Text segment:
On December 29, 2012, Newpark Resources, Inc. (“Newpark”) announced that it has entered into a definitive agreement to acquire substantially all of the assets and operations of Alliance Drilling Fluids, LLC and its subsidiaries (collectively, “Alliance”), a provider of drilling fluids, proppants, and related services headquartered in Midland, Texas. On December 31, 2012, Newpark announced that it has closed the acquisition of substantially all of the assets of Alliance. Cash consideration at closing was approximately $53 million, subject to adjustments for actual working capital conveyed. Additional consideration up to $4.3 million may be payable based on the profitability of the proppant business over the two year period following the acquisition. The transaction was funded through borrowings on Newpark’s revolving credit facility. Copies of the press releases are attached hereto as Exhibits 99.1 and 99.2 and incorporated in this Item 7.01.

To-do list:
#1 Using the passage on the Alliance acquisition, answer the following:
(a) In which city is Alliance headquartered?
(b) About how much cash was paid at closing?
(c) How was the transaction funded?
#2 Pick up the passage on the Alliance acquisition after its last sentence and write the next few sentences in the same style.

Supplied data:
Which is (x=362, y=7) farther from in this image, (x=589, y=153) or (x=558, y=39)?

Outputs by task:
#1
(a) Midland, Texas.
(b) Approximately $53 million, subject to adjustments for actual working capital conveyed.
(c) Through borrowings on Newpark's revolving credit facility.

#2
The information referenced under Item 7.01 (including Exhibit 99.1 and Exhibit 99.2 referenced in Item 9.01 below) of this Current Report on Form 8-K is being “furnished” under “Item 7.01. Regulation FD Disclosure” and, as such, shall not be deemed to be “filed” for the purposes of Section 18 of the Securities Exchange Act of 1934, as amended (the “Exchange Act”), or otherwise subject to the liabilities of that Section. The information set forth in this Current Report on Form 8-K (including Exhibit 99.1 and Exhibit 99.2 referenced in Item 9.01 below) shall not be incorporated by reference into any registration statement, report or other document filed by Newpark pursuant to the Securities Act of 1933, as amended (the “Securities Act”), except as shall be expressly set forth by specific reference in such filing. Newpark does not undertake to update the information as posted on its website; however, it may post additional information included in future press releases and Forms 8-K, as well as posting its periodic Exchange Act reports.
Item 9.01 Financial Statements and Exhibits.
(d) Exhibits.
99.1 Press release issued by Newpark Resources, Inc. on December 29, 2012.
99.2 Press release issued by Newpark Resources, Inc. on December 31, 2012.
SIGNATURES
Pursuant to the requirements of the Securities Exchange Act of 1934, the registrant has duly caused this report to be signed on its behalf by the undersigned hereunto duly authorized.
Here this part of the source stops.